The study above shows that the steel exceeds 400°F only within 0.5 inches of the edge, which corresponds roughly to the maximum extend of the HAZ as measured by metallographic examination or hardness measurements. The hardness profile of two 3/8" thick EB-450 plates are shown in the graphs below. Consistent with the tempil stick study, the heat affected zone is restricted to within about 0.5 inches of the cutting edge.

Thermal Cutting - Oxy-fuel

Common methods include oxygen-fuel and plasma cutting. the common fuel used with oxygen is acetylene because it yields the hottest flame. Other fuels used successfully include natural gas and chemolene Plasma cutting achieves an even higher temperature, which will melt steels without reliance on combustion of the carbon dissolved in the steel. Paradoxically, the hotter the cutting flame, the less heat is transferred into the plate. The cutting proceeds faster with a hotter flame. Thus the plate is exposed to the flame's heat for a shorter time.

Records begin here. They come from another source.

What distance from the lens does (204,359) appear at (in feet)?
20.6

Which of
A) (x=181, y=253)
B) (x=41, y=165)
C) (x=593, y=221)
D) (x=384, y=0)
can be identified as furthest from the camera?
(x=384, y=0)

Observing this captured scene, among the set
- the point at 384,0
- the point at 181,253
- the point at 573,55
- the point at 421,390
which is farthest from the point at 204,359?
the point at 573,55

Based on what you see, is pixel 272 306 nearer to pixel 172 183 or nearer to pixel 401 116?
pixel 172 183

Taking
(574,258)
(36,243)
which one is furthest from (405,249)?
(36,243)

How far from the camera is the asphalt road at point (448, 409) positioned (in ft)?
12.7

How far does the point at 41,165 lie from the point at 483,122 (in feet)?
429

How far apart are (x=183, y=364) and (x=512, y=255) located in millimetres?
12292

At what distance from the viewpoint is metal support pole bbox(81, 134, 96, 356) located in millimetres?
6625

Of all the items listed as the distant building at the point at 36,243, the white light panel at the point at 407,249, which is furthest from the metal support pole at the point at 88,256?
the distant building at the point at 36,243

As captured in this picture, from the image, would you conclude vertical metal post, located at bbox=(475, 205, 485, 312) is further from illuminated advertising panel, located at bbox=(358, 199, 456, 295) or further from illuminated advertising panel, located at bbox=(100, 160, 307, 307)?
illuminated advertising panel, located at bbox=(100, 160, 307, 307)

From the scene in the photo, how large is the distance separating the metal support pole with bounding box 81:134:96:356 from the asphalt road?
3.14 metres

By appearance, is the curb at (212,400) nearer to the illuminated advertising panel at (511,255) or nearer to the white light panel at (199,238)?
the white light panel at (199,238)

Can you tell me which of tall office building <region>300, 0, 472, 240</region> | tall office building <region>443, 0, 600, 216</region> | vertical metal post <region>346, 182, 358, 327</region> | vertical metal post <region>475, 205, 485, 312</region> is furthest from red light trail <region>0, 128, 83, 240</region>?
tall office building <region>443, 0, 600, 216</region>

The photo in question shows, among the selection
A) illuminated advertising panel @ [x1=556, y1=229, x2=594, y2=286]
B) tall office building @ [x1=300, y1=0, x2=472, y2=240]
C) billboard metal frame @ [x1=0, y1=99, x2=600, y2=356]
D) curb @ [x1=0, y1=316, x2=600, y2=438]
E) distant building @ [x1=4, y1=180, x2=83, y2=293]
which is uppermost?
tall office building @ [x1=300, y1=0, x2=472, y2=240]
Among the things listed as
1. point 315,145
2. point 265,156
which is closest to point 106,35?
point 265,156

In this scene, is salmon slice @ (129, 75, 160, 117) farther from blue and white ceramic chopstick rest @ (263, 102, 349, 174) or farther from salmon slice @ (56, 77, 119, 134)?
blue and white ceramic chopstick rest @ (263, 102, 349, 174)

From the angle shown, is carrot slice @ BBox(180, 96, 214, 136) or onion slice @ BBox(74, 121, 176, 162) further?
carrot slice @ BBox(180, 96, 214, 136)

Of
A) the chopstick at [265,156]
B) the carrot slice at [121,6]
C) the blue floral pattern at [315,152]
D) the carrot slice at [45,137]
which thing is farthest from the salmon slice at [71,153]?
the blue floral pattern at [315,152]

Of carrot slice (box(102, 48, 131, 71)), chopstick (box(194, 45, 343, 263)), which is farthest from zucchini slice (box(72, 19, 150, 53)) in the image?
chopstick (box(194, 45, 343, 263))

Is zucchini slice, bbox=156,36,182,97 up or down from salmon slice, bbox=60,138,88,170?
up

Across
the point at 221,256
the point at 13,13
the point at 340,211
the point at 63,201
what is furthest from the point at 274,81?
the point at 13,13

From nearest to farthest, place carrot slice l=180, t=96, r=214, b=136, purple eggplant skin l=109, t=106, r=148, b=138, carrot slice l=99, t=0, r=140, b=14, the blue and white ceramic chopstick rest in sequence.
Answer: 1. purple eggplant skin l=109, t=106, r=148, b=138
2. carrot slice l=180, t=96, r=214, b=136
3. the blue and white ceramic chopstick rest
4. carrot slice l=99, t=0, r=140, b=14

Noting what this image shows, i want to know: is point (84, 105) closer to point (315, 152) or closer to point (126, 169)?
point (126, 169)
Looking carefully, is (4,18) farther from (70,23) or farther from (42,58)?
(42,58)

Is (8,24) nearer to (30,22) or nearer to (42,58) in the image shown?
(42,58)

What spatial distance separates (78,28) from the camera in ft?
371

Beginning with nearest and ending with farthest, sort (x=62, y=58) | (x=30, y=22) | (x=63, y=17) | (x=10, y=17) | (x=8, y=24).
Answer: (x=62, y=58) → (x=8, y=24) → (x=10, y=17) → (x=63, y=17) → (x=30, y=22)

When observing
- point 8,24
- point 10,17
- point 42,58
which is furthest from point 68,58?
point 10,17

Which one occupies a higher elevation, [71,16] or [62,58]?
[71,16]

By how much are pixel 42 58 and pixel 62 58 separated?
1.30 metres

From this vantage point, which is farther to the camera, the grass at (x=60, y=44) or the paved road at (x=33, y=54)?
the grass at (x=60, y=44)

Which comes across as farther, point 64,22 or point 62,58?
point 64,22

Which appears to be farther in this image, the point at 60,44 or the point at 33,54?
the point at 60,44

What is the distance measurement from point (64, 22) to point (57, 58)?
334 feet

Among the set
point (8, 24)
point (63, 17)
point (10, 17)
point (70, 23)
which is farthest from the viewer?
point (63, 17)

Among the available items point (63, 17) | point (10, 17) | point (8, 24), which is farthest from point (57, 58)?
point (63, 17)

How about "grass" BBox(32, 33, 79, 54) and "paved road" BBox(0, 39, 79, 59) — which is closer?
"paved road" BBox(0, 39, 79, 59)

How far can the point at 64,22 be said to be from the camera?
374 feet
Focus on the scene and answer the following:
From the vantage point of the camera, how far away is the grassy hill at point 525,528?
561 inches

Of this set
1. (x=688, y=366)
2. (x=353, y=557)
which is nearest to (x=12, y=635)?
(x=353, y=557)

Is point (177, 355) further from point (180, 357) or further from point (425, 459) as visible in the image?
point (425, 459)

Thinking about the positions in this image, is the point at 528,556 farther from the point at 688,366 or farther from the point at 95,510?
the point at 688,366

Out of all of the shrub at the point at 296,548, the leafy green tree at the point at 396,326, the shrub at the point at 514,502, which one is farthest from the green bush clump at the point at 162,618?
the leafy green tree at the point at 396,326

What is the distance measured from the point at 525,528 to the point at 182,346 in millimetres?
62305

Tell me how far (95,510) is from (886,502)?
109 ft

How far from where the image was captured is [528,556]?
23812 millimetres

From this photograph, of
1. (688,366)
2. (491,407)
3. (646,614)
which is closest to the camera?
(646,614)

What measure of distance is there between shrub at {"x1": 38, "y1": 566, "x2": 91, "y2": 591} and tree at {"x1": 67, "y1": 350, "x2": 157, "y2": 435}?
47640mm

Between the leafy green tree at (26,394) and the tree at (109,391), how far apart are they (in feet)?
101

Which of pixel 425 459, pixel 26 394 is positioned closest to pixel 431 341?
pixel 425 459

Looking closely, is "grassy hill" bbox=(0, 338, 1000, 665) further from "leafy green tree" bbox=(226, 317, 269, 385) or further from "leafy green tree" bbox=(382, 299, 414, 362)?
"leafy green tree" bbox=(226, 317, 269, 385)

Prior to cutting, preheating is recommended. A pre-heat of 250°F for plates up to 1 inch thick and of 300°F for plates over 1" is recommended. In warm weather, EB-450 can often be successfully cut without preheat.

Astralloy has had good experience with the following settings:

Thermal Cutting - Plasma

The hottest cutting method is plasma cutting. This method uses an electric arc, like welding, to heat a gas, such as nitrogen, to a plasma state. The level of heat generated is sufficient to melt the steel plate. Plasma cutting can be specified for applications, such as ballistic test plates, where full hardness is required to the edge. For industrial applications where the edge will be welded and a HAZ will be obtained anyway, oxyacetylene is entirely satisfactory.

Water Jet Cutting

Steel plate can be cut by directing a small stream of water, containing fine abrasive particles, at high velocity. The water cools the plate as the abrasive particles cut the steel; therefore eliminating heat affected zone. Water jet cutting can hold a dimensional tolerance of 0.001";therefore, it can be used in lieu of conventional edge milling and hole drilling. Water jet cutting is not limited by plate thickness; however, cutting speed is reduced as plate thickness increases. for example, cutting speed may be 20 inches per minute for a thin plate, but may only proceed at 1/4" per minute on a 12" plate.

Laser Cutting

Laser cutting is another thermal process, but cuts at such a high temperature that the HAZ is quite small. Laser cutting can hold tolerances comparable or better than water jet cutting.